- Excerpt provided -
══════

Personal information
- Full name: Zygmunt Marian Łotocki
- Nationality: Polish
- Born: 16 January 1904 Włodawa, Russian Poland
- Died: Spring 1940 (age 36) Katyn forest, Soviet Union
- Resting place: Katyn Polish War Cemetery
- Education: University of Warsaw
- Spouse: Maria Pańków-Łotocka

Sport
- Country: Poland
- Sport: Archery

Medal record
Archery
Representing Poland
| Gold medal – first place | 1932 Warsaw | Team |

= Zygmunt Łotocki =

Polish archer (1904–1940)

Zygmunt Marian Łotocki (16 January 1904 – Spring 1940) was a Polish archer, writer, and military officer. A victim of the Katyn massacre.

══════

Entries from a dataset
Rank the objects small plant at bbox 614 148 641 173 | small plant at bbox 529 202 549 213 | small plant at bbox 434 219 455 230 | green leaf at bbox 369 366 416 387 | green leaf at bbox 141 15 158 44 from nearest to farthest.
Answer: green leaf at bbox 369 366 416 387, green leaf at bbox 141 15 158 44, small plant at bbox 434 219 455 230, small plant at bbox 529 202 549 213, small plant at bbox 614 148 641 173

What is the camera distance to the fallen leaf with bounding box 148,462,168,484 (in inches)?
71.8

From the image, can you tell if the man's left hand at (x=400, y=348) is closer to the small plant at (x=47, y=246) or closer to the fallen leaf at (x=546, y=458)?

══════

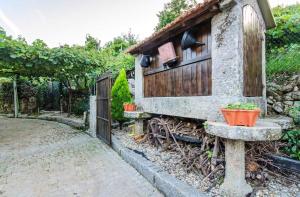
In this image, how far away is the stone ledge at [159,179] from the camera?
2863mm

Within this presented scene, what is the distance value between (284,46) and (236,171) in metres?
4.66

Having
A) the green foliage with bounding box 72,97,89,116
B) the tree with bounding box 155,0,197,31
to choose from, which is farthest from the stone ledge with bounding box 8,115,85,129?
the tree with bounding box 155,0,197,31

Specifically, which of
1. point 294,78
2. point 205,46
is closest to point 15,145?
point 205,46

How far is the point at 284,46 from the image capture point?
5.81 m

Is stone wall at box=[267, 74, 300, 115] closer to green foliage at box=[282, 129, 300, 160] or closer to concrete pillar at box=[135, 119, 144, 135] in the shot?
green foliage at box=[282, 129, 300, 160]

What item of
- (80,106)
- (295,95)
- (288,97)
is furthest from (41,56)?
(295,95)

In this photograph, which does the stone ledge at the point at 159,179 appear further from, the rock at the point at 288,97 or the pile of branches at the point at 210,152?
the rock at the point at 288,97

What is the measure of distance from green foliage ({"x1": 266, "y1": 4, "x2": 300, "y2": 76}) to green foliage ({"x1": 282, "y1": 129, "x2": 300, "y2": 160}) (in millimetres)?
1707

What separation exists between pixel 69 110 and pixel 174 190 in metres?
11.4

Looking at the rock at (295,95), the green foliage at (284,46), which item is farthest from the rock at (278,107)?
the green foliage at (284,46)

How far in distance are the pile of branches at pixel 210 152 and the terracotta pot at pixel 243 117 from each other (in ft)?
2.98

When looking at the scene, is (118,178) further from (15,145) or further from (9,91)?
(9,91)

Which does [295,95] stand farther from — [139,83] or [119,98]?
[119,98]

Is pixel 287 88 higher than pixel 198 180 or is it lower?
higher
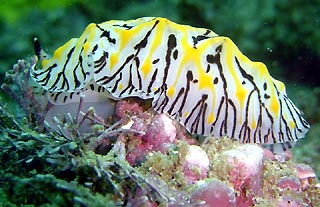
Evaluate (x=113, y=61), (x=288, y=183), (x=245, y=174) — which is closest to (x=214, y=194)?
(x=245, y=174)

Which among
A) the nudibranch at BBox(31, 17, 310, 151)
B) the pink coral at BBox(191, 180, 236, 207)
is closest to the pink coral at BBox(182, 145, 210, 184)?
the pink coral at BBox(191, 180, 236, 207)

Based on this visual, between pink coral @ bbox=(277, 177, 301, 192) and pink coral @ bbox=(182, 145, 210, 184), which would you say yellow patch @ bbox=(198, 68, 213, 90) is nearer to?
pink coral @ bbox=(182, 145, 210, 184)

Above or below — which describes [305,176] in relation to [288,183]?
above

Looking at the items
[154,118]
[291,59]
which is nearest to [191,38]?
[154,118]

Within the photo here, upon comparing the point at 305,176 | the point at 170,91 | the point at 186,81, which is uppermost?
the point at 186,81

══════

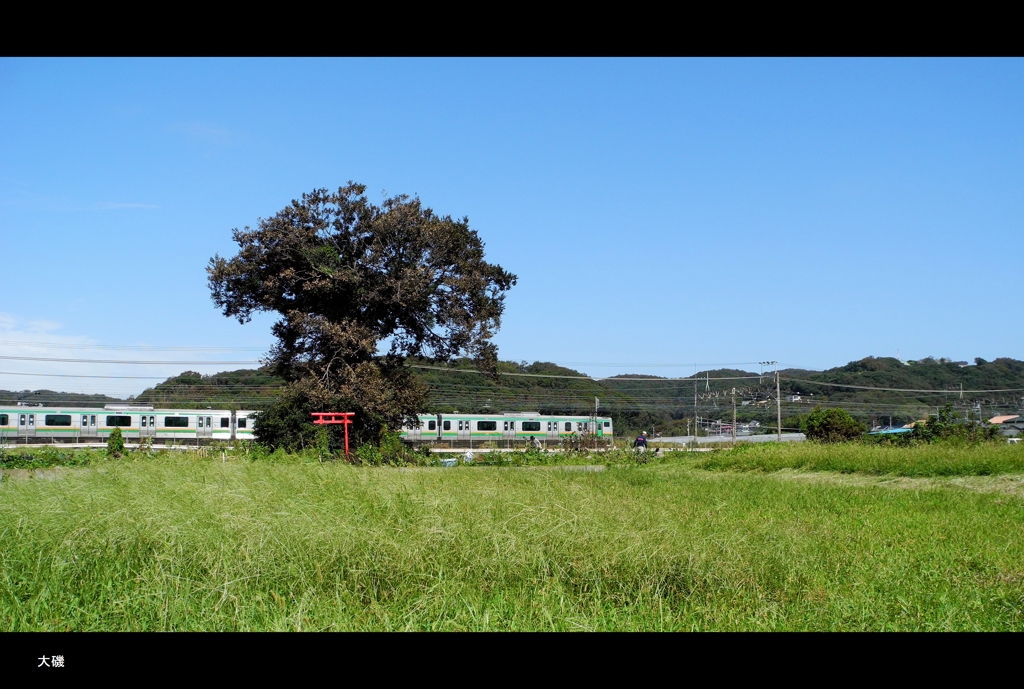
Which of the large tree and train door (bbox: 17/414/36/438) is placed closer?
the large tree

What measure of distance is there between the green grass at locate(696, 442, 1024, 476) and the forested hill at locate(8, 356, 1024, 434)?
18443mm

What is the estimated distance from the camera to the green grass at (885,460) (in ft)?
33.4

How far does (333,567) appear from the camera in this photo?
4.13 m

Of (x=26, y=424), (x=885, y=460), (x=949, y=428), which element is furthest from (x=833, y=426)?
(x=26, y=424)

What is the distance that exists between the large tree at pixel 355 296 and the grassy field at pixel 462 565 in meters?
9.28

══════

- About this exercise -
Copy out the full Zygmunt Łotocki profile from above, word for word.

- Written answer -
Personal information
- Full name: Zygmunt Marian Łotocki
- Nationality: Polish
- Born: 16 January 1904 Włodawa, Russian Poland
- Died: Spring 1940 (age 36) Katyn forest, Soviet Union
- Resting place: Katyn Polish War Cemetery
- Education: University of Warsaw
- Spouse: Maria Pańków-Łotocka

Sport
- Country: Poland
- Sport: Archery

Medal record
Archery
Representing Poland
| Gold medal – first place | 1932 Warsaw | Team |

= Zygmunt Łotocki =

Polish archer (1904–1940)

Zygmunt Marian Łotocki (16 January 1904 – Spring 1940) was a Polish archer, writer, and military officer. A victim of the Katyn massacre.